PROVIDED PASSAGE
============================================================

While many might consider slowing down when they turn 80 years old – or even earlier – Dame Joanna Lumley isn’t counting candles or numbers. Instead, she’s doing what she’s always done and delightfully getting on with life.
An icon for decades, from her breakout role as ingenue Purdey in The New Avengers to her hilarious turn as chain-smoking fashionista Patsy in Absolutely Fabulous, Joanna is still glamorous and in hot demand, often held up as the perfect example of positive ageing, a prospect she finds hilarious.
“They mean becoming decrepit and being quite jolly about it,” she snorts.
“I do feel positive about ageing because it’s inevitable. I’m jolly lucky to be alive, still be working and still learning.”

An 80th birthday surprise
The actress, admired for her documentaries and years of charity work, confesses she’s a little bewildered by how much fuss people made about her milestone birthday on May 1.
“People are making a big hoo-ha about this 80, as if I’m somehow going to be different, as if some huge precipice is reached,” she smiles.
“But I’m thrilled, and touched that people have remembered and think about it more than I do.”
Celebrating on set in Ireland
In the end, she marked her big day in the most Joanna way possible – filming in outlandish make-up and a colossal wig in Ireland, playing Wednesday Addams’ formidable grandmother in Tim Burton’s Netflix hit Wednesday.
“It’s completely normal for people like me to be 80 and still working, apparently fit and not having lost too many of my marbles,” she reflects.
“When I was very young, people over 60 were pretty much past it.”

A quiet celebration
But even if she wasn’t working on her birthday, there was no chance she’d be throwing herself a big bash.
“I think birthdays are completely lovely, but they always fell at school in term time when I was a boarder,” Joanna shares.

============================================================

DATA SECTION
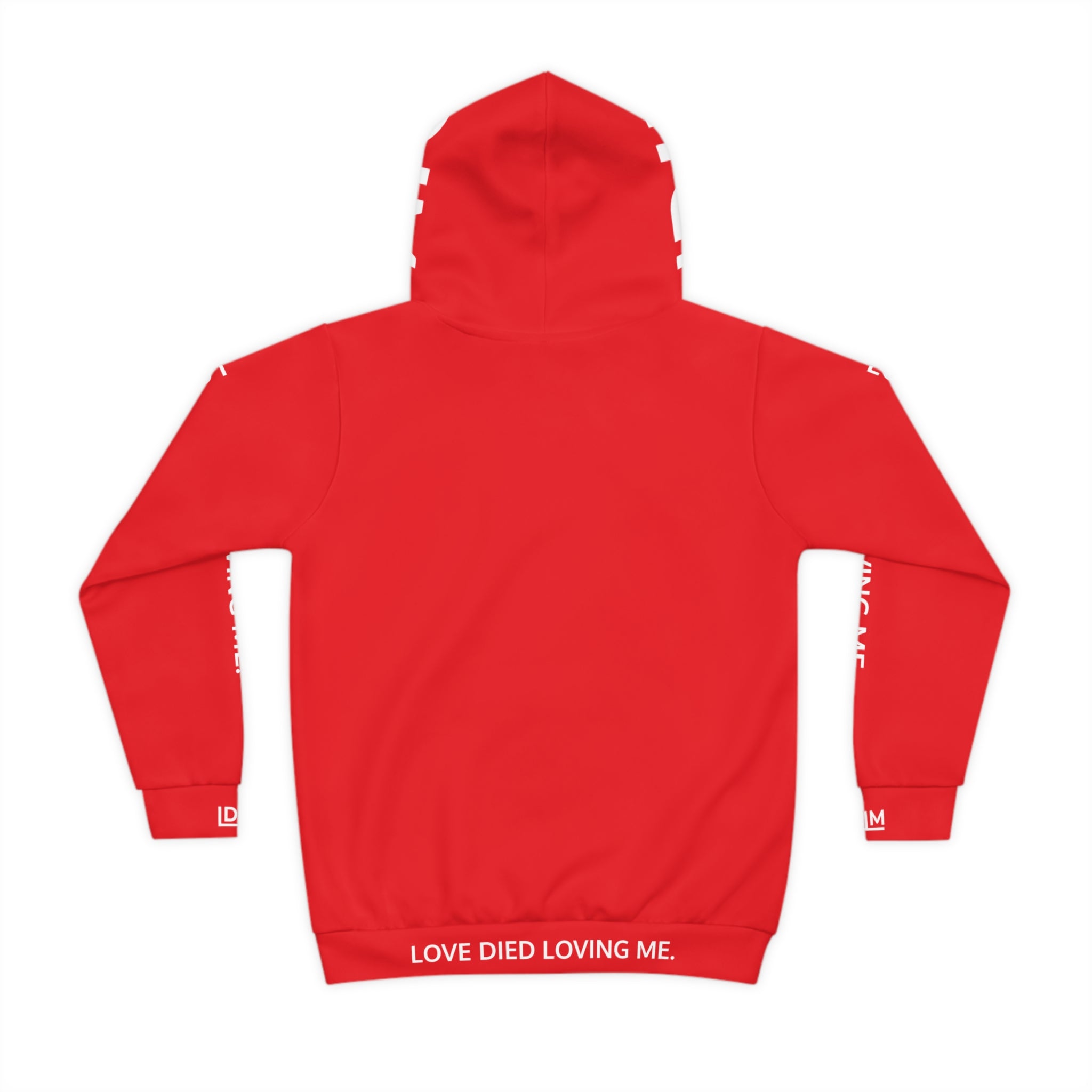 Love Died Loving Me - Kids Hoodie (Red/White)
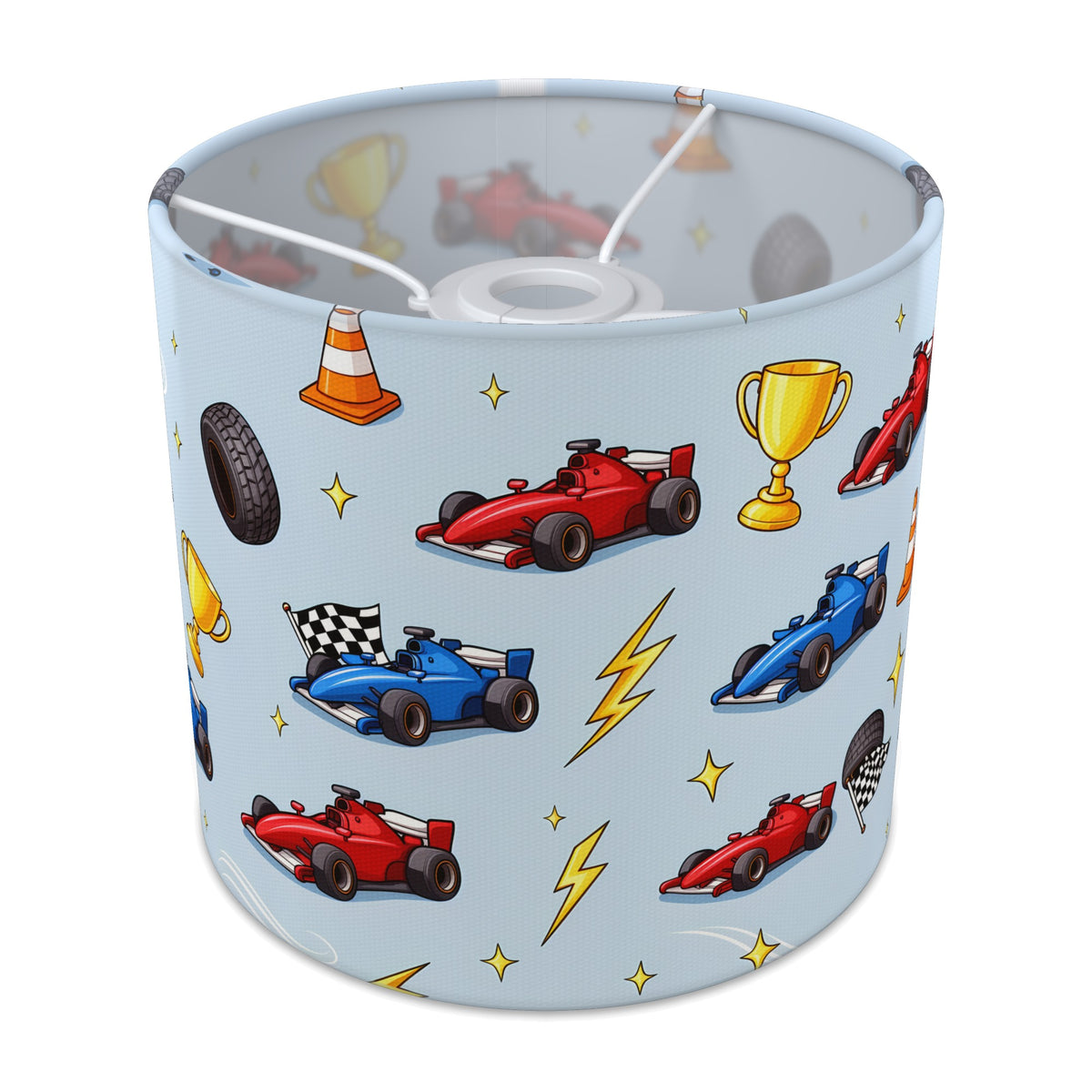 Sky Race Day lampshade - 20cm x 18.5cm Ceiling - main photo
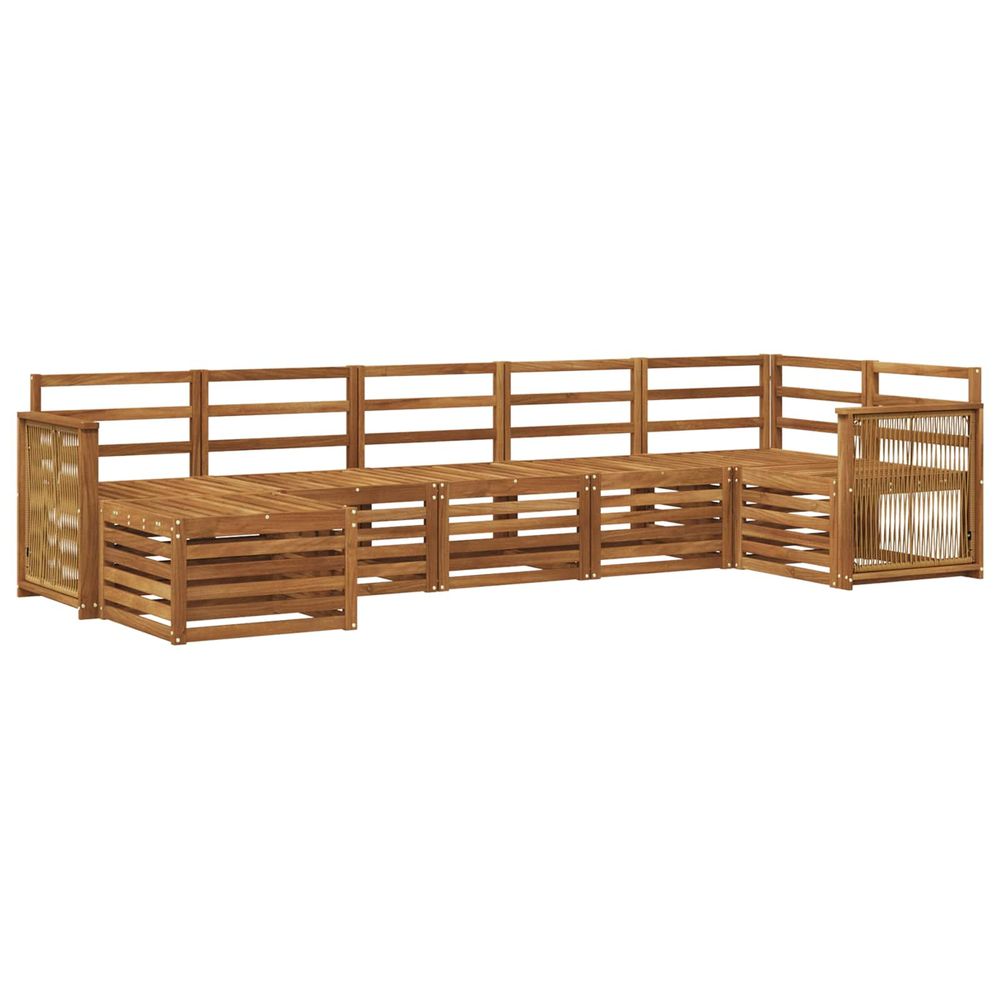 Ensemble de canapés d'extérieur 6 pc naturel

============================================================

EXERCISE PROMPT
In the article about Joanna Lumley's 80th birthday, how would you put this sentence into Spanish: "But even if she wasn't working on her birthday, there was no chance she'd be throwing herself a big bash."

OUTPUT FOR THIS EXERCISE
Pero aunque no hubiera estado trabajando el día de su cumpleaños, no había ninguna posibilidad de que se organizara una gran fiesta.